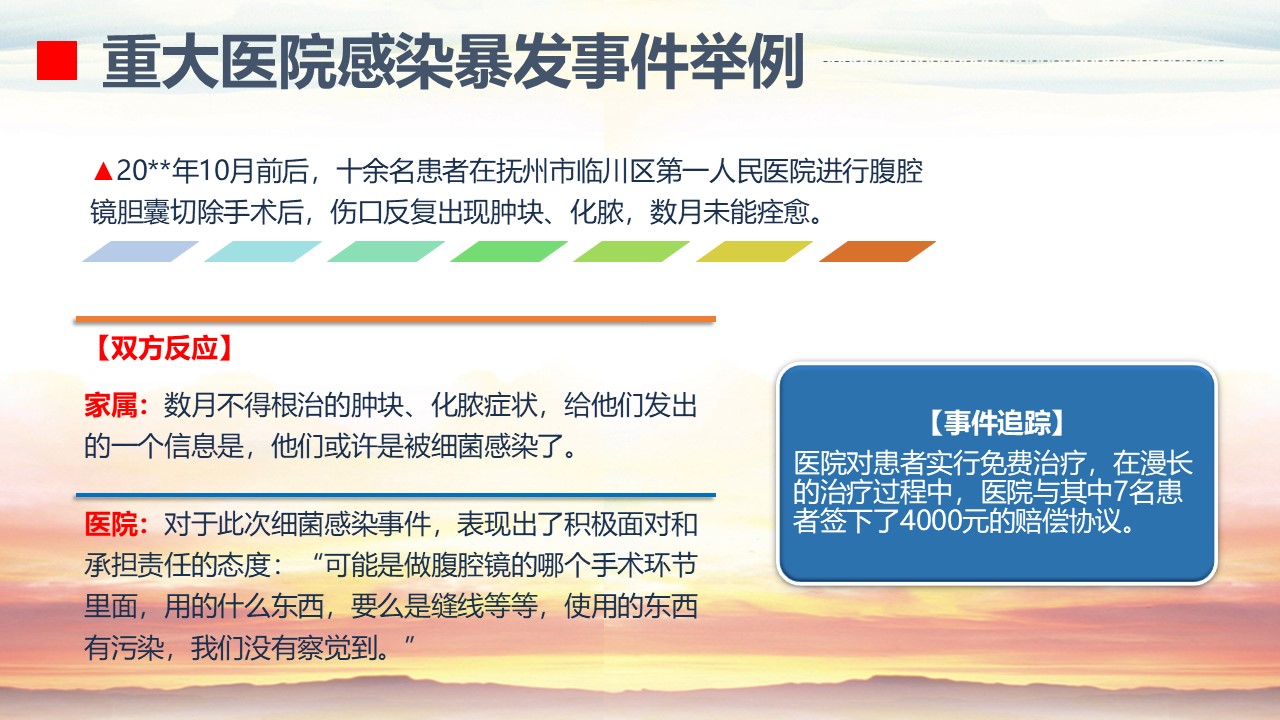 重大医院感染暴发事件举例

▲20**年10月前后，十余名患者在抚州市临川区第一人民医院进行腹腔镜胆囊切除手术后，伤口反复出现肿块、化脓，数月未能痊愈。

【双方反应】

家属：数月不得根治的肿块、化脓症状，给他们发出的一个信息是，他们或许是被细菌感染了。

医院：对于此次细菌感染事件，表现出了积极面对和承担责任的态度：“可能是做腹腔镜的哪个手术环节里面，用的什么东西，要么是缝线等等，使用的东西有污染，我们没有察觉到。”

【事件追踪】
医院对患者实行免费治疗，在漫长的治疗过程中，医院与其中7名患者签下了4000元的赔偿协议。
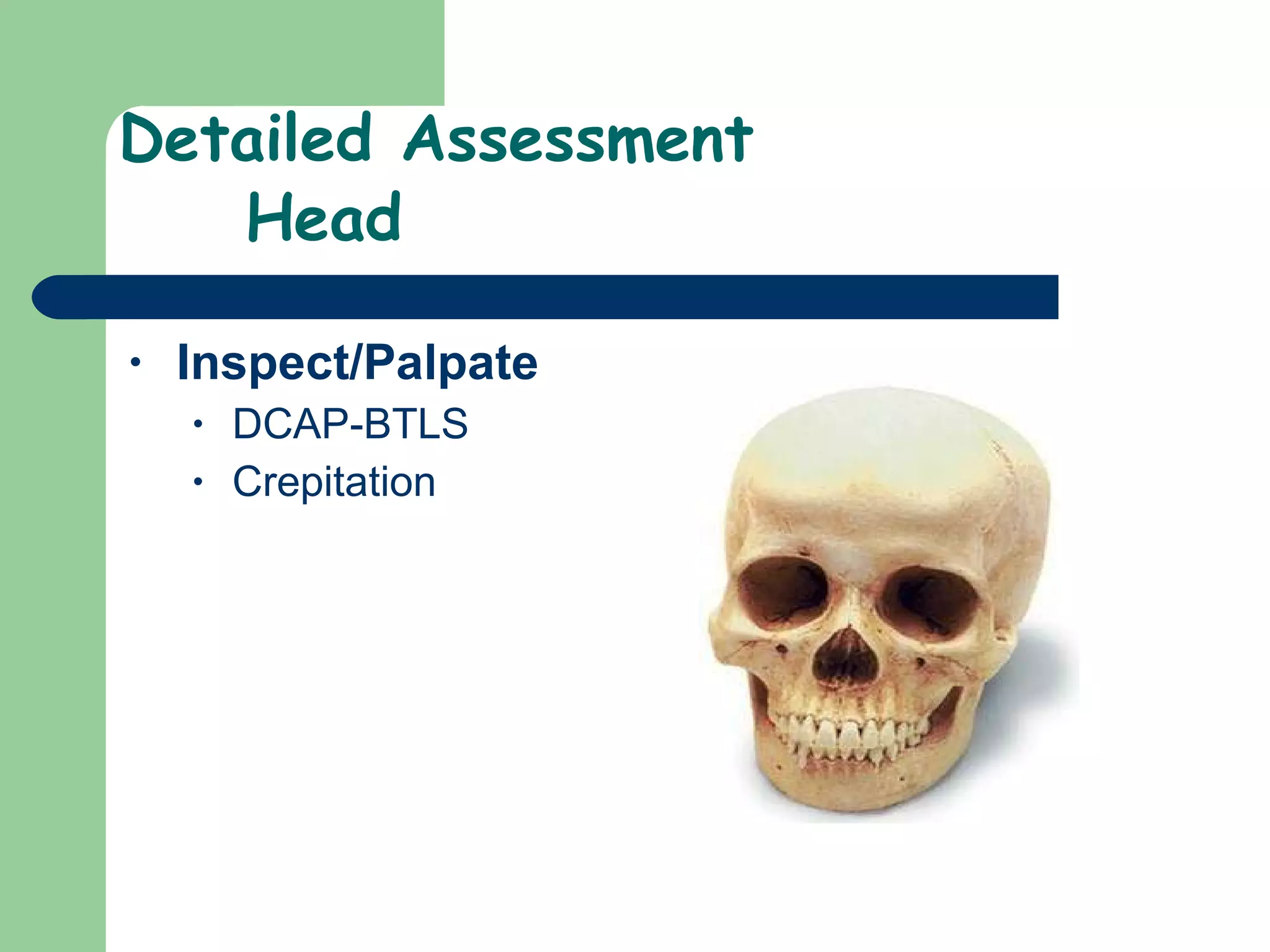 Detailed Assessment
Head

• Inspect/Palpate
  • DCAP-BTLS
  • Crepitation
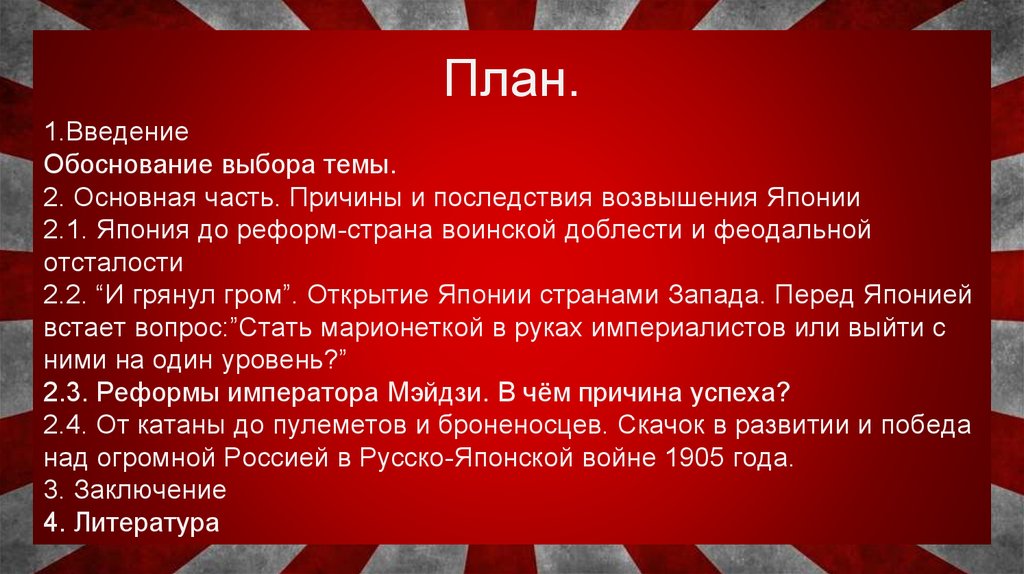 План.

1.Введение
Обоснование выбора темы.
2. Основная часть. Причины и последствия возвышения Японии
2.1. Япония до реформ-страна воинской доблести и феодальной отсталости
2.2. “И грянул гром”. Открытие Японии странами Запада. Перед Японией встает вопрос:”Стать марионеткой в руках империалистов или выйти с ними на один уровень?”
2.3. Реформы императора Мэйдзи. В чём причина успеха?
2.4. От катаны до пулеметов и броненосцев. Скачок в развитии и победа над огромной Россией в Русско-Японской войне 1905 года.
3. Заключение
4. Литература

---

Retype the records exactly. Any image in them should not appear in what you write.

Answer to the exercise ::
 重大医院感染暴发事件举例

▲20**年10月前后，十余名患者在抚州市临川区第一人民医院进行腹腔镜胆囊切除手术后，伤口反复出现肿块、化脓，数月未能痊愈。

【双方反应】

家属：数月不得根治的肿块、化脓症状，给他们发出的一个信息是，他们或许是被细菌感染了。

医院：对于此次细菌感染事件，表现出了积极面对和承担责任的态度：“可能是做腹腔镜的哪个手术环节里面，用的什么东西，要么是缝线等等，使用的东西有污染，我们没有察觉到。”

【事件追踪】
医院对患者实行免费治疗，在漫长的治疗过程中，医院与其中7名患者签下了4000元的赔偿协议。
 Detailed Assessment
Head

• Inspect/Palpate
  • DCAP-BTLS
  • Crepitation
 План.

1.Введение
Обоснование выбора темы.
2. Основная часть. Причины и последствия возвышения Японии
2.1. Япония до реформ-страна воинской доблести и феодальной отсталости
2.2. “И грянул гром”. Открытие Японии странами Запада. Перед Японией встает вопрос:”Стать марионеткой в руках империалистов или выйти с ними на один уровень?”
2.3. Реформы императора Мэйдзи. В чём причина успеха?
2.4. От катаны до пулеметов и броненосцев. Скачок в развитии и победа над огромной Россией в Русско-Японской войне 1905 года.
3. Заключение
4. Литература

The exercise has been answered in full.